John+David+Crow+and+Johnny+Manziel+are+A%26amp%3BMs+only+Heisman+winners.
Photo by Tim Lai

John David Crow and Johnny Manziel are A&M’s only Heisman winners.

To kick off the gameday weekend, A&M will honor John David Crow by revealing his statue at its new home on the northwest corner of Kyle Field. 

Crow was the first and only Heisman winner produced by A&M until Johnny Manziel lifted the trophy in 2012.

The relocation is intended to allow more visitors and fans to view the statue. At Crow’s memorial service, Chairman of the Board of Regents Phil Adams said the statue has rekindled the spotlight on Crow and his contributions to Texas A&M.

“In 2010, we dedicated a statue recognizing John David’s athletic accomplishments,” Adams said. “A beautiful bronze sculpture that was a gift from former Regent Board Chairman Erle Nye and his wife Alice. It currently sits outside the Bright Football Complex as we all know, but very soon, this magnificent statue will be moved to a more prominent location as part of our Kyle Field redevelopment.”

Crow dealt with two of the best coaches in Aggie football history. He played under legendary coach Paul “Bear” Bryant and became the athletic director the day R.C. Slocum was hired as head coach. Crow and Slocum shared a close friendship during their time together. 

 “I always knew he had my back, and I always knew I could get honest input from him,” Slocum said at a ceremony held to celebrate Crow’s life in June. “Sometimes, being a head coach is a lonely job. Having someone you can talk to and trust is really important — John David was that person for me.”

Crow served as assistant athletic director for A&M from 1983 to 1988 and head athletic director from 1988 to 1993. In 1984, Crow hired Lynn Hickey to become the head women’s basketball coach and assistant athletic director for women’s athletics at Texas A&M. “He was significant because he was a selfless leader,” Hickey said. “He had vision, and he put the cause of Texas A&M ahead of his personal need for acclaim. John David was the epitome of a sports star at every level he played, but rather than just living off that fame, he transitioned those skills into his role as a service leader for Texas A&M.”

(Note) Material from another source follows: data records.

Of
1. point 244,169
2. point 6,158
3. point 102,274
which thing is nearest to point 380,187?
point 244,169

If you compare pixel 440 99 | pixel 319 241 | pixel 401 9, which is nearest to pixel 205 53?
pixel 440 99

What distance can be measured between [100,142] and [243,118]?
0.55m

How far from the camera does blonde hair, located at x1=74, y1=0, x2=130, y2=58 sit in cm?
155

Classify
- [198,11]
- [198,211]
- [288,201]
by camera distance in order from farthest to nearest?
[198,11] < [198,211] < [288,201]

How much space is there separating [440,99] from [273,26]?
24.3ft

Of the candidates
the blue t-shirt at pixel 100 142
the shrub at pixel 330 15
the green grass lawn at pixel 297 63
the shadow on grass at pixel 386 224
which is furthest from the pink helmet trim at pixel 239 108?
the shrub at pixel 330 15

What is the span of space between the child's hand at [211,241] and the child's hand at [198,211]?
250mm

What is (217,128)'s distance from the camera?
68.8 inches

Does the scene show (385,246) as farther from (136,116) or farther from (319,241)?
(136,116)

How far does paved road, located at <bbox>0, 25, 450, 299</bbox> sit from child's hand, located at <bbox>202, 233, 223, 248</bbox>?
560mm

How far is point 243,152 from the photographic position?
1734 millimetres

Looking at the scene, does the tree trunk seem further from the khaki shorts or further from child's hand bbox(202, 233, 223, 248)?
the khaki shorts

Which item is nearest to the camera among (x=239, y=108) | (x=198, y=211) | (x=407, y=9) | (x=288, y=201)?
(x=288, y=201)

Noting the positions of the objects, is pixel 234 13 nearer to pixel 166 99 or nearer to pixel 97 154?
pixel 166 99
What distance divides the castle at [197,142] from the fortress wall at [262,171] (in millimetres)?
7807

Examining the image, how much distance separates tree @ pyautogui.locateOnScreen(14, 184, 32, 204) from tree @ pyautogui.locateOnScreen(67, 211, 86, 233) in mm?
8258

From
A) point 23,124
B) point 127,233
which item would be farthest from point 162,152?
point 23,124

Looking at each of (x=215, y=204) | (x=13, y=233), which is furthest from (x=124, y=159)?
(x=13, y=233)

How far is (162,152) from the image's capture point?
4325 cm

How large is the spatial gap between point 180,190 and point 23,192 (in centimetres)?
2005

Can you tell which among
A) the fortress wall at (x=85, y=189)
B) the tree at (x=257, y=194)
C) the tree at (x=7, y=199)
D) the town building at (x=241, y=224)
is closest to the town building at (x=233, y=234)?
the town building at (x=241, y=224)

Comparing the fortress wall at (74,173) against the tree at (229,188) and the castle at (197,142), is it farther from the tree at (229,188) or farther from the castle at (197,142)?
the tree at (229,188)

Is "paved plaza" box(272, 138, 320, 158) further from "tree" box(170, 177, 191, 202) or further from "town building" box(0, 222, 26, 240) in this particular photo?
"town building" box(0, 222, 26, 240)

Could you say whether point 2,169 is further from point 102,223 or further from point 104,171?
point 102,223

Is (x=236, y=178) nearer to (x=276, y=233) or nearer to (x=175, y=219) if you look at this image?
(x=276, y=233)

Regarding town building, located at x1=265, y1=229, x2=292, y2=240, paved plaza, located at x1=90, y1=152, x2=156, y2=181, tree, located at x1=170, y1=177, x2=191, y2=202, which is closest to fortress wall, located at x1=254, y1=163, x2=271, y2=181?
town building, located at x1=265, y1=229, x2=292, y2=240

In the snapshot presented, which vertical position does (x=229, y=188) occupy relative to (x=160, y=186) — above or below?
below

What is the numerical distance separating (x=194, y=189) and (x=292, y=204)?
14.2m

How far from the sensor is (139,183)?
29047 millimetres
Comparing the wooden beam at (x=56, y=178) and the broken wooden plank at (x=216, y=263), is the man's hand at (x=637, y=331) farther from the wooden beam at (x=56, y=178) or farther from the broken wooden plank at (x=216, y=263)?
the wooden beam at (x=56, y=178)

Crow was a member of the first Aggie football team to defeat the University of Texas at Darrell K. Royal Texas Memorial Stadium in 1956 — the same year the Aggies won the Southwest Conference for the first time in 15 years. Crow ran for 562 yards, threw five touchdown passes and also made five interceptions while playing on defense that season. The season led to one of college football’s most famous quotes from Bear Bryant, who said if Crow wasn’t given the Heisman, “They ought to do away with the thing.” Crow was elected to the College Football Hall of Fame in 1976. 

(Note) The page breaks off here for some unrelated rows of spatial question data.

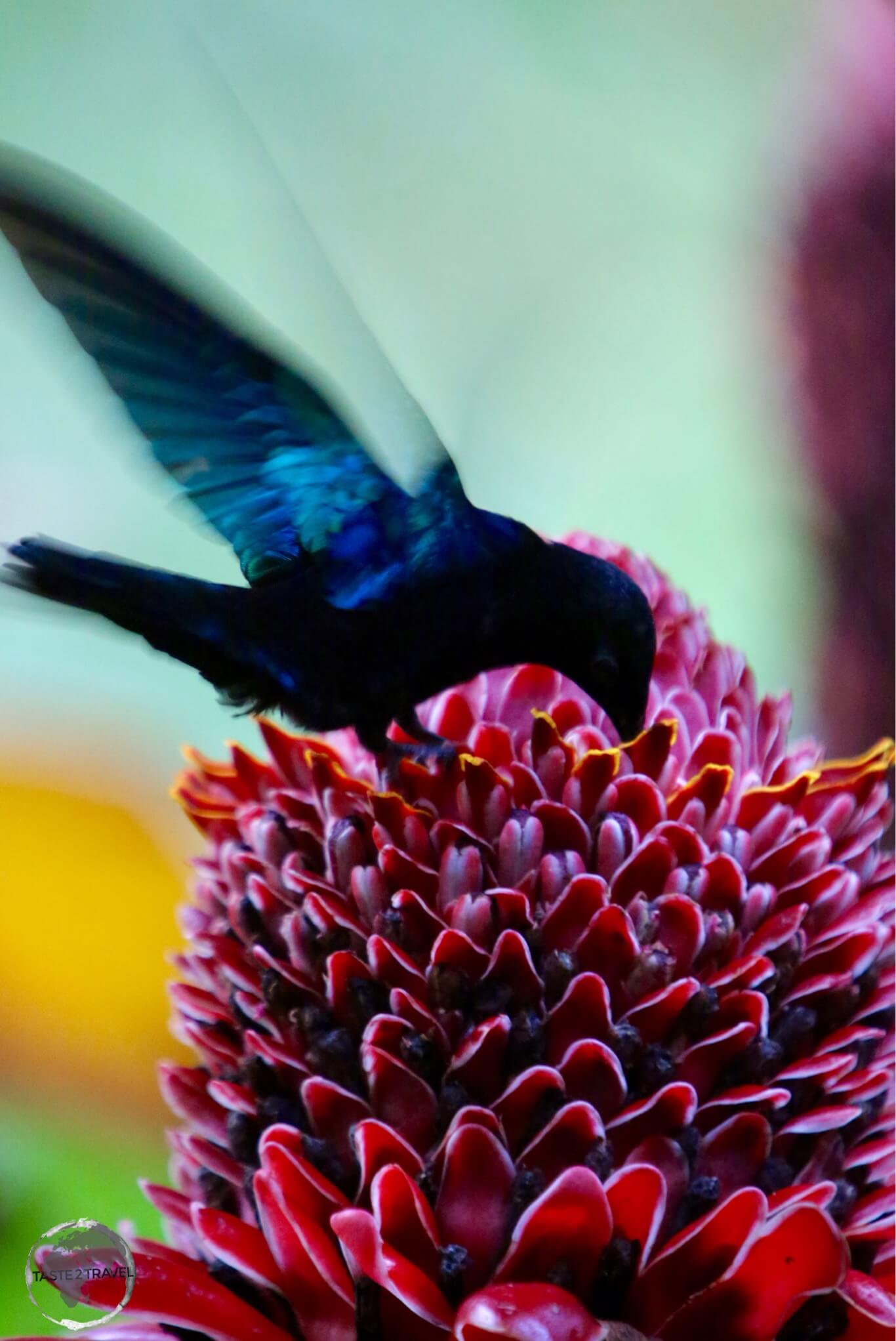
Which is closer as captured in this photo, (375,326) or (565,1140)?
(565,1140)

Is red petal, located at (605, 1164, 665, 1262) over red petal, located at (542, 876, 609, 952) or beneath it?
beneath

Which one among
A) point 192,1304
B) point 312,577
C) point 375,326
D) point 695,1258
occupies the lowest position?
point 192,1304

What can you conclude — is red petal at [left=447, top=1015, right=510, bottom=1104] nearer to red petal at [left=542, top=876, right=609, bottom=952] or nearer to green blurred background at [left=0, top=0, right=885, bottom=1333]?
red petal at [left=542, top=876, right=609, bottom=952]

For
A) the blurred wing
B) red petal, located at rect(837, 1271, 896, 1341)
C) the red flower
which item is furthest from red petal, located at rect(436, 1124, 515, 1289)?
the blurred wing

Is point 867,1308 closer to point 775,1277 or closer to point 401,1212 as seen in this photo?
point 775,1277

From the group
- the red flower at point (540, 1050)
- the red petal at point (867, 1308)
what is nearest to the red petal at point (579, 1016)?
the red flower at point (540, 1050)

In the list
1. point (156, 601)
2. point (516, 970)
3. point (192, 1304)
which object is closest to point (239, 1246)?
point (192, 1304)
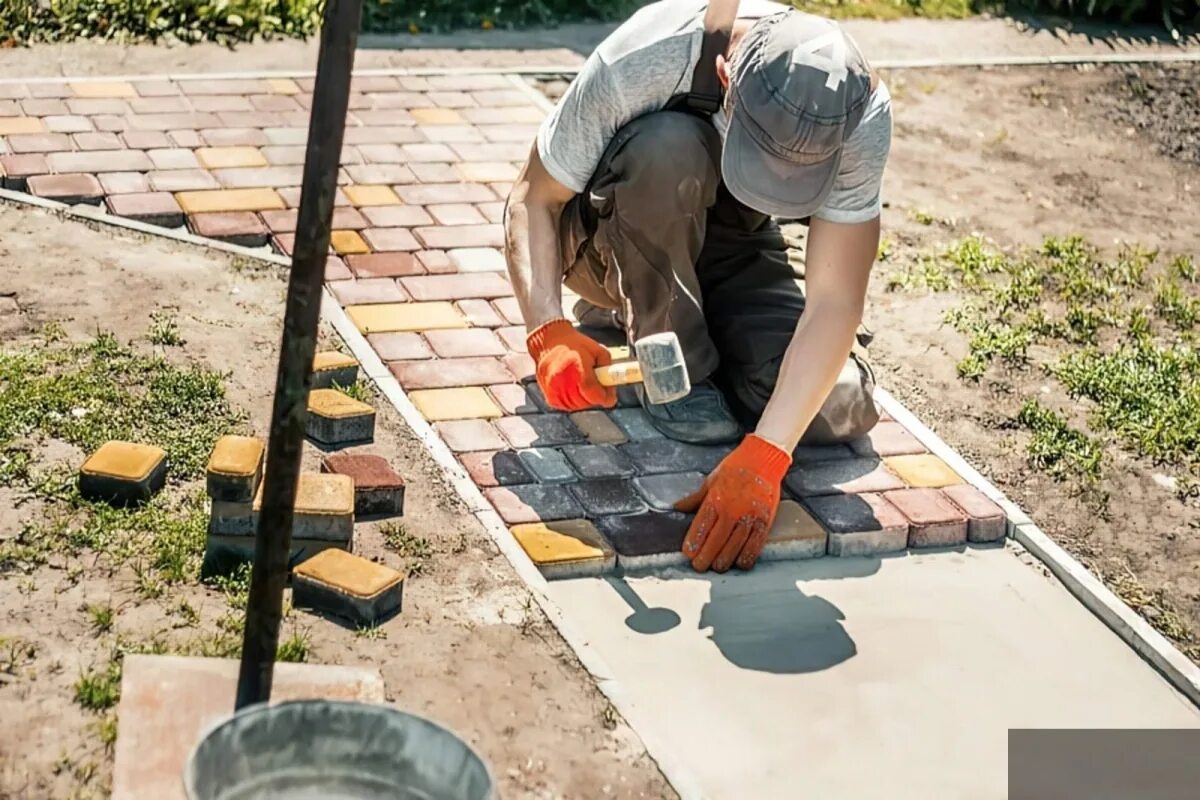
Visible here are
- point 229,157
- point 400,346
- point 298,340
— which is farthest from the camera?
point 229,157

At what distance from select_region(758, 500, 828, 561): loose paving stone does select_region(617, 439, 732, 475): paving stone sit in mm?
322

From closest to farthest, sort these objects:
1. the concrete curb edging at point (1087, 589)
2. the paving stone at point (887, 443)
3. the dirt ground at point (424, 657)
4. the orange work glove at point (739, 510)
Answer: the dirt ground at point (424, 657), the concrete curb edging at point (1087, 589), the orange work glove at point (739, 510), the paving stone at point (887, 443)

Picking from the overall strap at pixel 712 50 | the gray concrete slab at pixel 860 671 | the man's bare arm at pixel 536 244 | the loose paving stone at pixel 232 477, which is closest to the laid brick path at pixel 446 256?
the gray concrete slab at pixel 860 671

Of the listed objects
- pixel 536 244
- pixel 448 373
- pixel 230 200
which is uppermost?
pixel 536 244

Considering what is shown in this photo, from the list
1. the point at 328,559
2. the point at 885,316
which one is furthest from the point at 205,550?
the point at 885,316

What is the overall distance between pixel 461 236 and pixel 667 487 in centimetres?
183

After college, Crow was drafted second overall in the 1958 NFL Draft. He played for the then Chicago Cardinals from 1958 to 1964 and for the San Francisco 49ers from 1965 to 1968. Crow continued his great performances in the NFL rushing for 4,963 yards and scoring 38 touchdowns in his career. He was selected to four Pro Bowls and coached for a season as the offensive coordinator for the San Diego Chargers in 1974. Despite all the accolades, people who knew him talk about how he never let the fame get to his head and lived life on the principles he was raised on.

“I often referred to him as man’s man, and where I come from that means something,” Slocum said. “When I think of John David, I think of four traits that come to mind real quickly — his honesty, his toughness, his humility and his loyalty.”

Slocum said Crow valued being an Aggie and was fiercely loyal to A&M.

 “This was his school,” Slocum said. “The quickest way to get him riled up was to say anything negative about Texas A&M. He was committed, and he did anything and everything he could to help the school during his adult life. Wherever he went, he brought positive recognition to Texas A&M, and there was never any doubt about his loyalty to the school.”